-- TASK BRIEF --
Lines from the one containing "Consider the objects" through the last line of the data are to be repeated word for word, both ends included.

-- DATA EXCERPTS --
begin

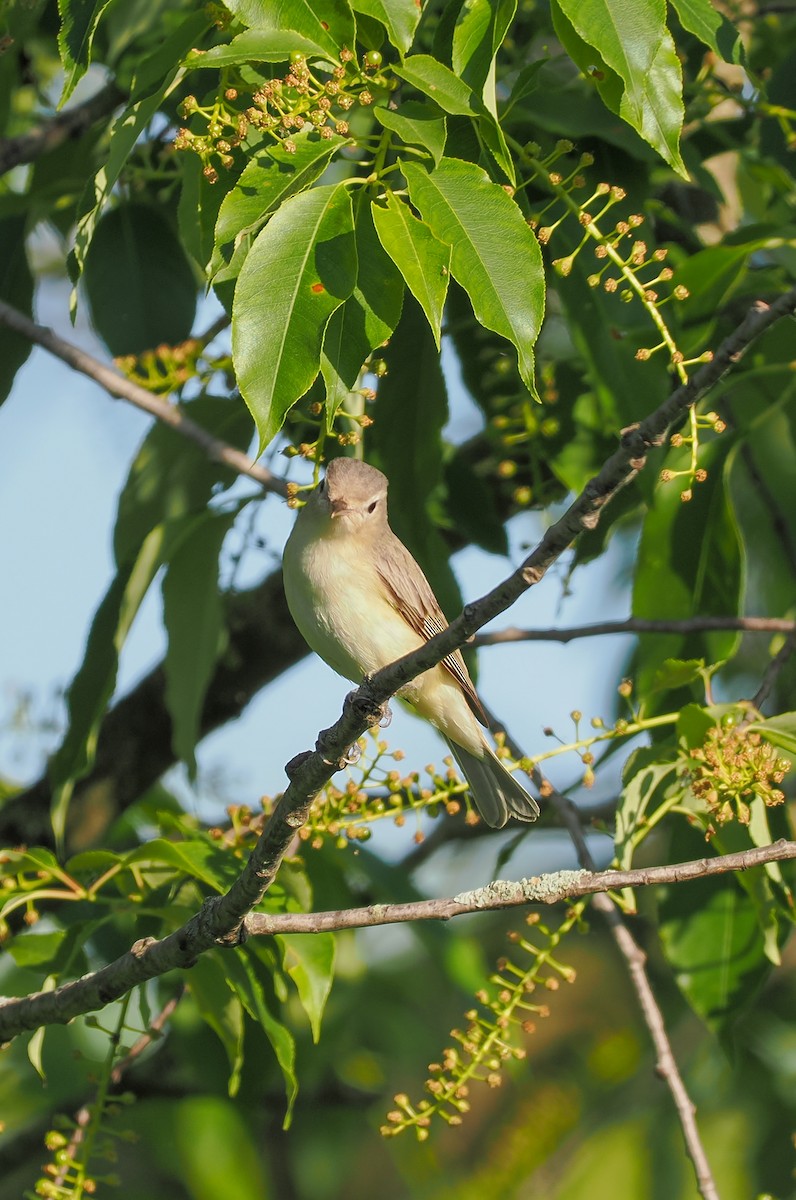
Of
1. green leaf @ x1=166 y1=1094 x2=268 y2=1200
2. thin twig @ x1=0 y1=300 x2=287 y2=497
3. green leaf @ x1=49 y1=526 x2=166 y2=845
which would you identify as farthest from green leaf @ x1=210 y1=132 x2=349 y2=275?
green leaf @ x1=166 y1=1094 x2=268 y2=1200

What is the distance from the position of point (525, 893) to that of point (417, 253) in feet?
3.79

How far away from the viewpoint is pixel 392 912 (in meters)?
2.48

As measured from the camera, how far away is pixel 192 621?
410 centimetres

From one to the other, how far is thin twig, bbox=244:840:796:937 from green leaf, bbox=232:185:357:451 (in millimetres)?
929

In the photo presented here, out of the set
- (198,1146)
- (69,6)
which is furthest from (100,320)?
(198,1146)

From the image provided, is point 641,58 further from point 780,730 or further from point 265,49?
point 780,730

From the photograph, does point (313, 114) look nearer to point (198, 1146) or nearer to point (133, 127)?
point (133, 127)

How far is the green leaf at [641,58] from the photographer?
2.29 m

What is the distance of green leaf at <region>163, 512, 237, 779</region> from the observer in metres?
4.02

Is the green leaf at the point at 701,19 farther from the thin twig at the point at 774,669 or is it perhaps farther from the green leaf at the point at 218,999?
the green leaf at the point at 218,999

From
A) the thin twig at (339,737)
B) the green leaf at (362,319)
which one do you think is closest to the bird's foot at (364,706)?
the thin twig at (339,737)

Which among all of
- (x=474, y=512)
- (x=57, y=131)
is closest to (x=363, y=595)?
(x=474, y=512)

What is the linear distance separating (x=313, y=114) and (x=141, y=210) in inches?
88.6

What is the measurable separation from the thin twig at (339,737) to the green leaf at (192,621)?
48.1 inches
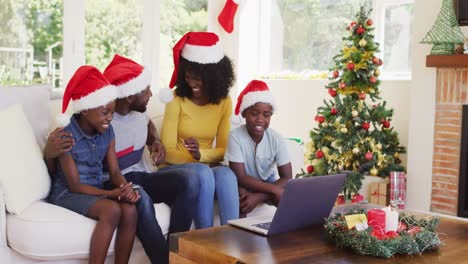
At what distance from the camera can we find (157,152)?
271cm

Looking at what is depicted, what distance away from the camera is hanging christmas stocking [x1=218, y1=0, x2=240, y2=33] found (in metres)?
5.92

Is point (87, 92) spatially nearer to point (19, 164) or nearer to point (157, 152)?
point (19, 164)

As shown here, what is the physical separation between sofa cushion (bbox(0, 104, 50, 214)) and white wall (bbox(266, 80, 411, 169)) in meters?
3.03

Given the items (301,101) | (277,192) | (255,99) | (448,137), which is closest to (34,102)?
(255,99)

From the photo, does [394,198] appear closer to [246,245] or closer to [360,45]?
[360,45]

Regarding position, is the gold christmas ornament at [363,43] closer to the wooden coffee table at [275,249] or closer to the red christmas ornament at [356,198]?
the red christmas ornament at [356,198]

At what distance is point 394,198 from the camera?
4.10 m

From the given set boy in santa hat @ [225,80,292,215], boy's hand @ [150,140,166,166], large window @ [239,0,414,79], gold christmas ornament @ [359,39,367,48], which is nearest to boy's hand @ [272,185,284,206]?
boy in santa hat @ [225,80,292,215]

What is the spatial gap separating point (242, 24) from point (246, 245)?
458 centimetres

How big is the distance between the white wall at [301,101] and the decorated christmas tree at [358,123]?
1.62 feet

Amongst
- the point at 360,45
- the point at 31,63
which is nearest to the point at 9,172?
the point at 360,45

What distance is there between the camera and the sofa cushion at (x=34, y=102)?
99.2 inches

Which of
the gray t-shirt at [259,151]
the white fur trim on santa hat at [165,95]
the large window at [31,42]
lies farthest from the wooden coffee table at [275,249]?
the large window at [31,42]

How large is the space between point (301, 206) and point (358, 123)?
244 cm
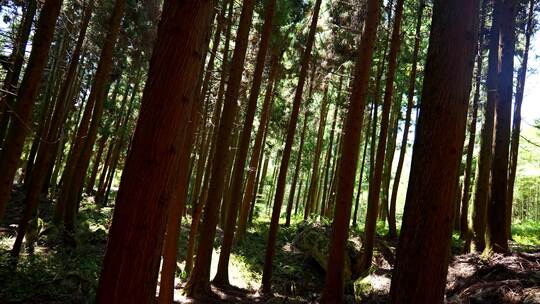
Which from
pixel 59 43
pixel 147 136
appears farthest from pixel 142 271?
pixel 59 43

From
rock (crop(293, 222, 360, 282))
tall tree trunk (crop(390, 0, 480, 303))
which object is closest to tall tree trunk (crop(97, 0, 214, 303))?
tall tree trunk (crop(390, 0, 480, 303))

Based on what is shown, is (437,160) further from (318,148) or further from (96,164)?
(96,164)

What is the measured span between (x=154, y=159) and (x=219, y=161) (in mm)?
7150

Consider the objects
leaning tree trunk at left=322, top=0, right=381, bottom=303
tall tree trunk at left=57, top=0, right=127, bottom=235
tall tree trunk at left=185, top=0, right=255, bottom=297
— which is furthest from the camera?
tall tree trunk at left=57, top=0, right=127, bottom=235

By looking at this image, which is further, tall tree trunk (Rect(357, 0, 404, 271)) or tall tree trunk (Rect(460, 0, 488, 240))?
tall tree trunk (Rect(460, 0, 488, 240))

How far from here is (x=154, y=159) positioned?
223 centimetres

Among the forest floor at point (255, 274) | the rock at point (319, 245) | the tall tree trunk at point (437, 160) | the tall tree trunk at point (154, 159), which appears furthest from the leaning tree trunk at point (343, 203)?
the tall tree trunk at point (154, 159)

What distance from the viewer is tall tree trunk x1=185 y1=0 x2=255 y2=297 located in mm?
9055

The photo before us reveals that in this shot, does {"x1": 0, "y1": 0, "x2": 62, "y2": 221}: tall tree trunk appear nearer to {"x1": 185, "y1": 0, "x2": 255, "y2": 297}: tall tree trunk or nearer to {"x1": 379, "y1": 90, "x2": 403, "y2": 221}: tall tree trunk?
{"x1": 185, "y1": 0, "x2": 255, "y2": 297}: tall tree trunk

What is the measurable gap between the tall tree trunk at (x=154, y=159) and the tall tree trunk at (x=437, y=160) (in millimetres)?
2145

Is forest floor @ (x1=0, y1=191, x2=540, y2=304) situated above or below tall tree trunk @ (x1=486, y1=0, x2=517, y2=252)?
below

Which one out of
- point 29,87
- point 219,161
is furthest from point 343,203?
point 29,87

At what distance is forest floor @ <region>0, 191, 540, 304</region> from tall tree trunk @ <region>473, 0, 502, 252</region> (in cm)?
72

end

-- FULL RESPONSE --
Consider the objects
leaning tree trunk at left=322, top=0, right=381, bottom=303
tall tree trunk at left=57, top=0, right=127, bottom=235
tall tree trunk at left=185, top=0, right=255, bottom=297
— which is furthest from the camera?
tall tree trunk at left=57, top=0, right=127, bottom=235

By looking at this image, which is further, tall tree trunk (Rect(357, 0, 404, 271)) or tall tree trunk (Rect(460, 0, 488, 240))?
tall tree trunk (Rect(460, 0, 488, 240))

How far from here is (x=154, y=159) positioned?
223 centimetres

Among the forest floor at point (255, 274) | the rock at point (319, 245) | the tall tree trunk at point (437, 160) | the tall tree trunk at point (154, 159), which appears furthest from the leaning tree trunk at point (343, 203)?
the tall tree trunk at point (154, 159)

What distance from the viewer is tall tree trunk x1=185 y1=0 x2=255 y2=297 located in mm?
9055

The photo before us reveals that in this shot, does {"x1": 0, "y1": 0, "x2": 62, "y2": 221}: tall tree trunk appear nearer to {"x1": 185, "y1": 0, "x2": 255, "y2": 297}: tall tree trunk or nearer to {"x1": 379, "y1": 90, "x2": 403, "y2": 221}: tall tree trunk?
{"x1": 185, "y1": 0, "x2": 255, "y2": 297}: tall tree trunk

What is the measurable gap between the tall tree trunk at (x=154, y=159) and the tall tree trunk at (x=437, y=160) (in millimetres)?
2145

Is forest floor @ (x1=0, y1=191, x2=540, y2=304) situated above or below tall tree trunk @ (x1=486, y1=0, x2=517, y2=252)?
below

Which one out of
- point 29,87
- point 219,161
is furthest from point 343,203?
point 29,87

At what distance is forest floor @ <region>0, 191, 540, 304</region> from tall tree trunk @ <region>473, 0, 502, 252</region> (in cm)?
72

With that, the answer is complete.